START

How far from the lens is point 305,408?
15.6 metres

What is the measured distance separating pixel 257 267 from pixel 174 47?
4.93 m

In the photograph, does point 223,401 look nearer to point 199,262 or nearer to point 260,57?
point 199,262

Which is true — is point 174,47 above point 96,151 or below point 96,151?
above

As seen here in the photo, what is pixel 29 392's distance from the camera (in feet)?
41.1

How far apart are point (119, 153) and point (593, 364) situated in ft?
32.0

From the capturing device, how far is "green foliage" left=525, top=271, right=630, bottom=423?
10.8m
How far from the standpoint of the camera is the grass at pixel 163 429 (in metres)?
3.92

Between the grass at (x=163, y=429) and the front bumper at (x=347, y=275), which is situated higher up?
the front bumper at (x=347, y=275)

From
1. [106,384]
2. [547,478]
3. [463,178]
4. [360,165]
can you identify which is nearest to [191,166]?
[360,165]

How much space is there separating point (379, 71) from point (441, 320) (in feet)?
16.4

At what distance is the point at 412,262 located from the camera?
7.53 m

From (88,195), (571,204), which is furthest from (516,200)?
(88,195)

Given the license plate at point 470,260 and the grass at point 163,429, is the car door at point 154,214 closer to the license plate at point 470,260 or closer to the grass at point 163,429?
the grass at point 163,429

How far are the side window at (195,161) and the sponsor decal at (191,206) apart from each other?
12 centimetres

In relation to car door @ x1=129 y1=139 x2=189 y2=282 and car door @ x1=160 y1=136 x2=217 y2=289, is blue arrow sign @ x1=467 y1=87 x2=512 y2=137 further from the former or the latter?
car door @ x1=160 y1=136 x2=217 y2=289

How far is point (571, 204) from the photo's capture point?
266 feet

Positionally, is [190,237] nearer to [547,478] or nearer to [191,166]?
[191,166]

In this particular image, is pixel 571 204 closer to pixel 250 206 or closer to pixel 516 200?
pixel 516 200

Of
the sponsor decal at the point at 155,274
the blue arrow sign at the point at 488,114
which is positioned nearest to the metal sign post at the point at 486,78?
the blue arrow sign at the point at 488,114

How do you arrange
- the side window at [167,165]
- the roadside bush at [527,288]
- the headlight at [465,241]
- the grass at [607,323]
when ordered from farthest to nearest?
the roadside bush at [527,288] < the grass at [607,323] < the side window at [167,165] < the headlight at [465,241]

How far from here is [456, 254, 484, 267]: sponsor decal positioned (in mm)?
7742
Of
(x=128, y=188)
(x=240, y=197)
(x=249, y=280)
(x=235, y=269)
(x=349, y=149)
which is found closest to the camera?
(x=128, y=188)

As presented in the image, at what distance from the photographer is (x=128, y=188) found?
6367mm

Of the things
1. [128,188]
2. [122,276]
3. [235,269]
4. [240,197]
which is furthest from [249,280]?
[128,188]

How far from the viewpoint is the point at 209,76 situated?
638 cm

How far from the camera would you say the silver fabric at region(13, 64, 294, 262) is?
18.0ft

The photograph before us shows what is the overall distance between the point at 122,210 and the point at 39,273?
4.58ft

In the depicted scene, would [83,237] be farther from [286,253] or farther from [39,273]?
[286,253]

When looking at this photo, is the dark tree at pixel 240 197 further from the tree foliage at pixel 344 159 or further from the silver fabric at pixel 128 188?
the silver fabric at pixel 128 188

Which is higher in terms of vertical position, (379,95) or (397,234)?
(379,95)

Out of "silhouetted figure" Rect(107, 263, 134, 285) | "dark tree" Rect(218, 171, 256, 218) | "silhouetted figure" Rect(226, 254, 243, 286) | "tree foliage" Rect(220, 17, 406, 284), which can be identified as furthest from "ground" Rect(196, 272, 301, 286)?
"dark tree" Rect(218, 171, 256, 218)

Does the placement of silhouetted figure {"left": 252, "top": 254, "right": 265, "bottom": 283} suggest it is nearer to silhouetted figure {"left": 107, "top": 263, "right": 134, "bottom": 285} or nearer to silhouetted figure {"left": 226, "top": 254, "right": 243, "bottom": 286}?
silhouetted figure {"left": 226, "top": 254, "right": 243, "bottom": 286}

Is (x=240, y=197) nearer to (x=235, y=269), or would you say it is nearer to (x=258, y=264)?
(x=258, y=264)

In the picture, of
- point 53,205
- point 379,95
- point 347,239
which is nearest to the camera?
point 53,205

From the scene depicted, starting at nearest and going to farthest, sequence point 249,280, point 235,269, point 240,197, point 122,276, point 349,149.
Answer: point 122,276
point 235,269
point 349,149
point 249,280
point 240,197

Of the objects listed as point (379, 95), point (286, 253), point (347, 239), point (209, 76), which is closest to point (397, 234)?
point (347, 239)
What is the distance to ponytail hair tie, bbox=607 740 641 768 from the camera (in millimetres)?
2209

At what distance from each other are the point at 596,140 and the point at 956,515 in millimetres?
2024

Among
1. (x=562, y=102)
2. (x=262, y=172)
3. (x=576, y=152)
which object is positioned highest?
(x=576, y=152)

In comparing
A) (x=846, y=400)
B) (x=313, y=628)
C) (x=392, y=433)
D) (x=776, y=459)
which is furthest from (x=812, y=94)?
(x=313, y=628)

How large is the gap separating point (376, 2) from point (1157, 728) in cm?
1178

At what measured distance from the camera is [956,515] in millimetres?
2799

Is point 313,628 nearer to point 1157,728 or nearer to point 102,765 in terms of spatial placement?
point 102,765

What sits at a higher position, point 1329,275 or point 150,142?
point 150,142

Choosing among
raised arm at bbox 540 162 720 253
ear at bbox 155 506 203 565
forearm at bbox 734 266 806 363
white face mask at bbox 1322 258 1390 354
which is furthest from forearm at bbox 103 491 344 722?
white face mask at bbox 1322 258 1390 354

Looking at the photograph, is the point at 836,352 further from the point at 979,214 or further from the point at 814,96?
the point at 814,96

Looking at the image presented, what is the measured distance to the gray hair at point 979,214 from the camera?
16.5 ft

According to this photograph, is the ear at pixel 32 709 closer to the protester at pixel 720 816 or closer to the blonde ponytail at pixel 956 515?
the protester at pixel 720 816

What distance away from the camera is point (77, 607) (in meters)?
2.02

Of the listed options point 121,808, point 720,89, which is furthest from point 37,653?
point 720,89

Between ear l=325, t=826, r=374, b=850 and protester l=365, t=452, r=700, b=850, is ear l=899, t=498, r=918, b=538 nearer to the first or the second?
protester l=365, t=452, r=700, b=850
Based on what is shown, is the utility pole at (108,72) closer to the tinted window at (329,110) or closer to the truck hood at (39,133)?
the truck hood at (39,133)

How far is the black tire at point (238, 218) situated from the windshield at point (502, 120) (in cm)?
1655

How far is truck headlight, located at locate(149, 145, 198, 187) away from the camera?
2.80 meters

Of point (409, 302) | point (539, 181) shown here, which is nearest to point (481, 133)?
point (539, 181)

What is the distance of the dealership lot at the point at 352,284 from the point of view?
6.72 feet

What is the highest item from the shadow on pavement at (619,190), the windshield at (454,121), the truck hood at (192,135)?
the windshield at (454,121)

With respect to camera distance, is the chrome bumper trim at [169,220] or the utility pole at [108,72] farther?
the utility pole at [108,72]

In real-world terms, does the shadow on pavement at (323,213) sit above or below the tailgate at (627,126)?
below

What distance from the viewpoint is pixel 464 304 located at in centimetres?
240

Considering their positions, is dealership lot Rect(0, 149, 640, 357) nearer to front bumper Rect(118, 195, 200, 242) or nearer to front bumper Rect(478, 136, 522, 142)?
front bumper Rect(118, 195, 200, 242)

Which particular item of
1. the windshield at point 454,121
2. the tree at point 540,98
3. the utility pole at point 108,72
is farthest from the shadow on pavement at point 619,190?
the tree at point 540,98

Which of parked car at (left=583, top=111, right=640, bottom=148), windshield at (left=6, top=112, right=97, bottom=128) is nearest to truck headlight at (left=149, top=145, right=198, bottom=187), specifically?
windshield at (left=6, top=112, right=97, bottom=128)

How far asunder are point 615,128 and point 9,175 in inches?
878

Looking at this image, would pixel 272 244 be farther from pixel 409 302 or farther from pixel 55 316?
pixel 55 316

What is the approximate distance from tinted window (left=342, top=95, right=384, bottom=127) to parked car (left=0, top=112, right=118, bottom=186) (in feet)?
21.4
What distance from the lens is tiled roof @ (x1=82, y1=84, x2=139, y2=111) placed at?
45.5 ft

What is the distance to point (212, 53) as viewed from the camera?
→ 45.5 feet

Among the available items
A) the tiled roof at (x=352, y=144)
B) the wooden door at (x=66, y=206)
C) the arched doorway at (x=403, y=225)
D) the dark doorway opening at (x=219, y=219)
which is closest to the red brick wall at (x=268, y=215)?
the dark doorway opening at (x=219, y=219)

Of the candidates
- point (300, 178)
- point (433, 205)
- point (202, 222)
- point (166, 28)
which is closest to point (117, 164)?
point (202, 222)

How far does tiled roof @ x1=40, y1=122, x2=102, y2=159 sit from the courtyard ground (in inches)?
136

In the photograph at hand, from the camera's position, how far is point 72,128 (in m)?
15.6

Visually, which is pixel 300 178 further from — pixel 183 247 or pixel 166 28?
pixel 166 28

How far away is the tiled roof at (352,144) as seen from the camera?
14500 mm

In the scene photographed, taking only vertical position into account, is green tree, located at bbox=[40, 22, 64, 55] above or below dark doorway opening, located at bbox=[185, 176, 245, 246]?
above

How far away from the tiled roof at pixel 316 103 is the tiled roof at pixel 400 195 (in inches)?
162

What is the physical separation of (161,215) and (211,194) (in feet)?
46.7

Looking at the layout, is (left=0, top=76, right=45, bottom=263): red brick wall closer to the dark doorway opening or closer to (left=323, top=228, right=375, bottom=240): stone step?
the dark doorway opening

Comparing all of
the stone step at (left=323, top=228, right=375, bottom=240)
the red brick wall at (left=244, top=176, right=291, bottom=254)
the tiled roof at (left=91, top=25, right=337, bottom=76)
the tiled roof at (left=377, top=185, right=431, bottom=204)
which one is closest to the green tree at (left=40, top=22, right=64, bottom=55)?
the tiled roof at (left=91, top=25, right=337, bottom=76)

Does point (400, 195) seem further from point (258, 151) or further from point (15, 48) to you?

END

# PROBLEM TO SOLVE
Could you reproduce the listing above word for word, starting at the line with "Based on what" and continuing up to and including the line with "2.80 meters"?

# RESPONSE BELOW
Based on what is shown, is the utility pole at (108,72) closer to the tinted window at (329,110) or closer to the truck hood at (39,133)?
the truck hood at (39,133)

How far is the black tire at point (238, 218) situated from the windshield at point (502, 120) (in cm)?
1655

How far is truck headlight, located at locate(149, 145, 198, 187) away from the camera?
2.80 meters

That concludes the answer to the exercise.